Two masked men from different periods of history – and when I say history, put inverted commas around the word, as it is fiction, obviously – are the central conceit of the comic series collection, The Lone Ranger and The Green Hornet (Dynamite Comics). Having read and enjoyed this collection by Michael Uslan (writer) and Giovanni Timpano (artist), I found myself asking, “Why hasn’t this been done before?”
Opening in 1936 with an ageing Lone Ranger telling children stories of his past, we are introduced to the milieu when the former masked man has a discussion with his newspaperman nephew, Dan Reid, about the current state of play vis-a-vis the impending war.
As the retired ranger puts it, comparing the Cavendish Gang – their evil doings being the current day’s news – with the Nazis, “Their no good is a far worse no good than no good ever was in my day!” He adds, foreshadowingly, “It makes me mad as a hornet.”
The crux of the tale revolves around Dan’s despair over his son, Britt not making anything of his life. A subject upon which the former Lone Ranger, has an idea.
Giving his original Lone Ranger vest to Britt – Tonto had cut the original mask from the vest and there is enough leather left to cut one more mask – foreshadows what is to come
Unsurprisingly, the graphics employ a lot of cinematic techniques from westerns, from the flare of sunlight across a ridge as men on horseback ride in shadow from across the horizon, to facial closeups most famously used by Sergio Leone in his Man with No Name movies, and even characters riding off into the sunset. The sunset ride appears early in the book, however, so it just about manages to skirt the cliché.
After a scene forty four years in the past when the ranger dispatches the head of the Cavendish gang, we are back with Britt and a key meeting at the offices of The Daily Sentinel with the head honcho of The Untouchables, Elliot Ness. Britt has taken over the publishing business after his father died of a heart attack.
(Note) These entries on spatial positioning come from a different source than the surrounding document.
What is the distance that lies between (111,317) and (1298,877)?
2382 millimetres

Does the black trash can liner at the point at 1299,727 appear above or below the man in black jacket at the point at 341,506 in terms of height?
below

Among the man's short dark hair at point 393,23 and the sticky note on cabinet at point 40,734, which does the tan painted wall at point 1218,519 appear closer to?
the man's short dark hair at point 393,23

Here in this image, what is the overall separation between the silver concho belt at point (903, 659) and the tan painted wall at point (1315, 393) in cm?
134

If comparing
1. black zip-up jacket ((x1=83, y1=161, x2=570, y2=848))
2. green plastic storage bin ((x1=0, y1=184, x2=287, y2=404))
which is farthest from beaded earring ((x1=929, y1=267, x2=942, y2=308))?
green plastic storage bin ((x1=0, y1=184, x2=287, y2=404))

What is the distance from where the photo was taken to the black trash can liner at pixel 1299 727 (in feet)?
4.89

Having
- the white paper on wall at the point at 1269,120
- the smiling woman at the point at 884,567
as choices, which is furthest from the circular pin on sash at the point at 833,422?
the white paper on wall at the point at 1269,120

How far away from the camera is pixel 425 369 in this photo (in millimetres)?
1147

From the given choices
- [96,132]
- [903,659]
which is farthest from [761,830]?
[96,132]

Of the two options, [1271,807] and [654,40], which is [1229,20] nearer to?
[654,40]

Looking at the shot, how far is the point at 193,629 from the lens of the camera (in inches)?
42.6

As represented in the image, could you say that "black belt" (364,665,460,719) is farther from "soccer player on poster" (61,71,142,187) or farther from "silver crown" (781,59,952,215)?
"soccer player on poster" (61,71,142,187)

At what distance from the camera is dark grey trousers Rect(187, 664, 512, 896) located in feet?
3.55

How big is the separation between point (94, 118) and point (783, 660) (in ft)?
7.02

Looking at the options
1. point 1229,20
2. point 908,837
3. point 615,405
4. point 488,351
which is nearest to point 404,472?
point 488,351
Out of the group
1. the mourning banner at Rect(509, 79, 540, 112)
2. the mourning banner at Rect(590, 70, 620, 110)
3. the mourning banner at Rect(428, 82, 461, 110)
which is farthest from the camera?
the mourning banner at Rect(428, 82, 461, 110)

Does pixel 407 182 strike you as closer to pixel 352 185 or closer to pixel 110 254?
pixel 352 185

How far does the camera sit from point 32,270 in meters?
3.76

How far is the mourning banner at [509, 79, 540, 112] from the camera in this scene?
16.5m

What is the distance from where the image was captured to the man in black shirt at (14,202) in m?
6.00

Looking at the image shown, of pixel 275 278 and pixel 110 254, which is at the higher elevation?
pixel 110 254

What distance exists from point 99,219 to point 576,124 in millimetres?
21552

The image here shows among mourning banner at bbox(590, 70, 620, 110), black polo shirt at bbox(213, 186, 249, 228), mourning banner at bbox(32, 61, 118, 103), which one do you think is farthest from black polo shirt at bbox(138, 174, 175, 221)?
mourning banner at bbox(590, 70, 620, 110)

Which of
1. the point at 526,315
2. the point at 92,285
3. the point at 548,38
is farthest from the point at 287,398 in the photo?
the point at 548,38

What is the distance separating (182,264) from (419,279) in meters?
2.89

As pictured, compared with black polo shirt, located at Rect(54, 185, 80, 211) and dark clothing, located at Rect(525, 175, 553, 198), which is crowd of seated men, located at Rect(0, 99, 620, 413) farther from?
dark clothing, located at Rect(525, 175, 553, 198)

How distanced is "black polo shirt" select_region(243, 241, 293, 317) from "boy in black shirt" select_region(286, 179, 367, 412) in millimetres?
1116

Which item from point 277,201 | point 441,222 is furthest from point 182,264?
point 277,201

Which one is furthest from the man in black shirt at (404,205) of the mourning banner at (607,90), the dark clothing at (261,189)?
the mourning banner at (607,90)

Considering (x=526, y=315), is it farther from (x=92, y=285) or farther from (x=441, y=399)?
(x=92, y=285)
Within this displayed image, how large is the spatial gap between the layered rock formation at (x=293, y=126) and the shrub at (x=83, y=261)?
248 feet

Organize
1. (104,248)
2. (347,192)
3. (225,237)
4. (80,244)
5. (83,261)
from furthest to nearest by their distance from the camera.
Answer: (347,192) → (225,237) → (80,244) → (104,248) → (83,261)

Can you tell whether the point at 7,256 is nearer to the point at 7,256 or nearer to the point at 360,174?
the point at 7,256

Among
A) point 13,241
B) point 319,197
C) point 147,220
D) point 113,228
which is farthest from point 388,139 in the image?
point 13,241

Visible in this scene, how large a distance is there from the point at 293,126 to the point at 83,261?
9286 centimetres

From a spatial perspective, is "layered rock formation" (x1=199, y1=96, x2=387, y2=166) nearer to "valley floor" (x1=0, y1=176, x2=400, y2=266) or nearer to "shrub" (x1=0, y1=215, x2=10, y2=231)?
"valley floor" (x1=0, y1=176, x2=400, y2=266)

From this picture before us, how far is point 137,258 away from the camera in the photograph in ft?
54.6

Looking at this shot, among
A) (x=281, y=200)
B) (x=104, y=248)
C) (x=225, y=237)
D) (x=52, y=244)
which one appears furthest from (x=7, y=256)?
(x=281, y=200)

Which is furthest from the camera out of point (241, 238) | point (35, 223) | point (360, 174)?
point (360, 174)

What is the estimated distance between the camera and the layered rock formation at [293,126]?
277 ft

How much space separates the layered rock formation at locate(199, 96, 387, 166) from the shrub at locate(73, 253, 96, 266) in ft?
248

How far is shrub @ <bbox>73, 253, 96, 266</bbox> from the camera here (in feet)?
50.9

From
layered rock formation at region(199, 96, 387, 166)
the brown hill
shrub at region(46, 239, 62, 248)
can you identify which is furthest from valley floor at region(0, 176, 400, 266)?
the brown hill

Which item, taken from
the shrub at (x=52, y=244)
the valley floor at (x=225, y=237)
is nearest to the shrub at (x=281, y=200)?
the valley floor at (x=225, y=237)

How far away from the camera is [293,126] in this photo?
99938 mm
There is a grisly set of murders running like a bloody river beneath the narrative. The torso murders are the names given to the deaths of twenty-four scientists, half of them German immigrants.
Ness is seeking help to deal with the Nazi sympathiser group, The Bund. And in an anti-Nazi rally which becomes violent, Britt cries, “I’m mad as a hornet and I’m not going to take this any more,” adapted from the famous line given by Peter Finch in the movie, Network. I find lines like these, and the various references to “greenhorn” and so on, awkward and rather clumsy, striving for the effect of being amusing but not quite succeeding.
More awkward lines ensue. Britt, talking about the scientist Enrico Fermi, says, “He won this year’s Nobel prize for radioactivity! He’s Italian, but it was all Greek to me.” Ouch!
When Britt finally adopts his mask as The Green Hornet, uncle John gets exercised about the fact that Elliot Ness wanted a new Lone Ranger to help him tackle the city’s crime wave. This was oddly petulant and his reasoning never explained.
Going back in time to the 30s again, we see Jesse Owens, who has just won the Olympic Games in Germany – much to the disgust of the racist Hitler. When the Fuhrer refuses to shake the athlete’s hand he is challenged by John Reid, who says, “The master race? Ha! That was just won by Jesse Owens!” Owens reappears two years later in a reunion with John Reid back in America. And now Reid wants to train Jesse to become the new Lone Ranger.
Owens says, “You want a black man to be a symbol of justice in America in 1938? You’re crazy!”
By this point in the narrative, I found myself thinking about Barack Obama and wondering if this was a conscious parallel on the part of the writer. And given the state of play today when Donald Trump is setting out his stall on immigration, asking for a wall between the USA and Mexico, again I felt that something of the zeitgeist was being reflected in the pages here.
Various storylines subsequently unfold, looking back at the Lone Ranger’s life, an appearance of an ageing Tonto in a 1938 performance of the last Wild West Show in the West, a firefight involving members of the Bund, the Ranger (now Jesse Owens), the Green Hornet and John Reid himself, who is still able to throw a pretty mean punch.
The old Tonto becomes a mentor to the Green Hornet’s sidekick, Kato. The rollercoaster ride continues to a bittersweet ending that is satisfying and makes complete sense.
The artwork is excellent, employing a cinematographic approach to the visuals, well-drawn characters and dramatic montage splash pages between chapters.
While I felt the whole story somewhat overheated, kitchen sink included, I admit this is overall an entertaining read and very much in the spirit of its pulp fiction origins.